A lot of yards end up in the same spot - a handful of tired plants, bare spots in the beds, and containers that haven't seen fresh color in years. That's exactly what we were working with here. The goal was simple: get this yard looking full, healthy, and intentional from the front bed all the way to the back.
We started with a new planting plan for the front bed. Fresh compost mulch went down across the beds - rich, dark, and deep - which does double duty. It looks great, and it helps the soil hold moisture and break down into nutrients the plants can actually use over time. We filled in the gaps throughout the yard with new plantings chosen to work with what was already there, not fight against it.

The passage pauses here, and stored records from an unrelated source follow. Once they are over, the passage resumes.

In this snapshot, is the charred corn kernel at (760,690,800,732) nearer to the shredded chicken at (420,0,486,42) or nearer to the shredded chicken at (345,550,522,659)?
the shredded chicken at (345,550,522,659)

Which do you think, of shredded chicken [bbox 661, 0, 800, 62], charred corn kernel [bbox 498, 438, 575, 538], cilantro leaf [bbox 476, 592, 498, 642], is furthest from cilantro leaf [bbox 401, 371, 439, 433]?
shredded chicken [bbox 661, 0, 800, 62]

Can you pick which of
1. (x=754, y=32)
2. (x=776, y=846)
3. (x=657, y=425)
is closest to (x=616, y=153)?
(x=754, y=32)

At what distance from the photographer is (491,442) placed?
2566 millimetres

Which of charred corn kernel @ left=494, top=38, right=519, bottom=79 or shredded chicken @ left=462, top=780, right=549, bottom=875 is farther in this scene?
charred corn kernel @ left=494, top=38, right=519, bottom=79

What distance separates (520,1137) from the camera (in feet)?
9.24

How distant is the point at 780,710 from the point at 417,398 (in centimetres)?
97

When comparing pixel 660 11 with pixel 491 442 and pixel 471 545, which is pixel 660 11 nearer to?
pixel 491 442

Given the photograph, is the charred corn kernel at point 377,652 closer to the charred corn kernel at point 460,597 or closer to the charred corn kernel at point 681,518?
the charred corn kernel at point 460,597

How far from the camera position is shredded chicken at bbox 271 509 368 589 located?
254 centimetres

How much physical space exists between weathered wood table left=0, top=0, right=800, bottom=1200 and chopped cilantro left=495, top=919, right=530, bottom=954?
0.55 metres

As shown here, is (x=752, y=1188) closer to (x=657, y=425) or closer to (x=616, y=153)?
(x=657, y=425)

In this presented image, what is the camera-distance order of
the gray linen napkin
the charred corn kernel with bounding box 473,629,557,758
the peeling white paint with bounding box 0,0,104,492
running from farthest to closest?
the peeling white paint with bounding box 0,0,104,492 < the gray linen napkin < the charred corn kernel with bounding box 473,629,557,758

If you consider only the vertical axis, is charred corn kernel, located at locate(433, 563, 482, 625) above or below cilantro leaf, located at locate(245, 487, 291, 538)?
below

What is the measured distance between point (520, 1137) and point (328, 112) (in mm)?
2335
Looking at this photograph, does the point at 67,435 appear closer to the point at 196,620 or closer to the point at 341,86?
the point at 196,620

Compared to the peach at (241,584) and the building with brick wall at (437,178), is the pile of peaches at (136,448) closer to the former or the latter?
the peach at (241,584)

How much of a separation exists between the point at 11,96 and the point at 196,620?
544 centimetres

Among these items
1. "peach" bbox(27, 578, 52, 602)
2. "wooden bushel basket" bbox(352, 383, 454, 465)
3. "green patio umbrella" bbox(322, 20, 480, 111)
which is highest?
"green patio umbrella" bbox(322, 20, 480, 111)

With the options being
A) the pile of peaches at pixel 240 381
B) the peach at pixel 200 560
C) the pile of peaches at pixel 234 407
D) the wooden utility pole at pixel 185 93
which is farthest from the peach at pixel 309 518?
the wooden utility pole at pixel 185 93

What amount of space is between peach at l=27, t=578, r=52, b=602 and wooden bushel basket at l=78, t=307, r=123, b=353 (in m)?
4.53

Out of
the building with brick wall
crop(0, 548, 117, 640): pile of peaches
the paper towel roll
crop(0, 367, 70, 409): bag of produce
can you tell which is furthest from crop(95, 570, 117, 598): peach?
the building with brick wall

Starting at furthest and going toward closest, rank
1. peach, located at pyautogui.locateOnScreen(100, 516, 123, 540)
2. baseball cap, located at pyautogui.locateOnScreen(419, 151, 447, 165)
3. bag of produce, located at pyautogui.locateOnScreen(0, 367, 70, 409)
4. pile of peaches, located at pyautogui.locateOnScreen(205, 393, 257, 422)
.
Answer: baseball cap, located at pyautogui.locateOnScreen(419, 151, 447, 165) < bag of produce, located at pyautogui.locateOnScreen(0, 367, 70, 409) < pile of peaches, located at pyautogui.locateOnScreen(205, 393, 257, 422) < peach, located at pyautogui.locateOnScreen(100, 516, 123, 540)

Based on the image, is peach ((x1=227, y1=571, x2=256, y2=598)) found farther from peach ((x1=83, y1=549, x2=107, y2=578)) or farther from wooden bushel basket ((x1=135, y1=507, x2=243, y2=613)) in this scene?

The side path already had good bones - a gravel walkway edged with river rock - so we focused on the planting beds alongside it. New plants went in along both sides, tucked into fresh compost mulch, with enough spacing to let everything grow in without crowding. It's the kind of detail that makes a narrow side yard feel like a deliberate design instead of an afterthought.
The containers got the most dramatic change. We packed them with seasonal annuals - marigolds, begonias, impatiens, and more - layered for height and color so they look full right away. Then we went through the drip irrigation to confirm every plant, in the ground and in pots, is actually getting water where it needs it. A beautiful planting plan falls apart fast if the irrigation isn't dialed in.
This is the kind of work we do a lot of - whole-yard refreshes that pull everything together at once. New beds, fresh mulch, container plantings, irrigation checks. It all connects.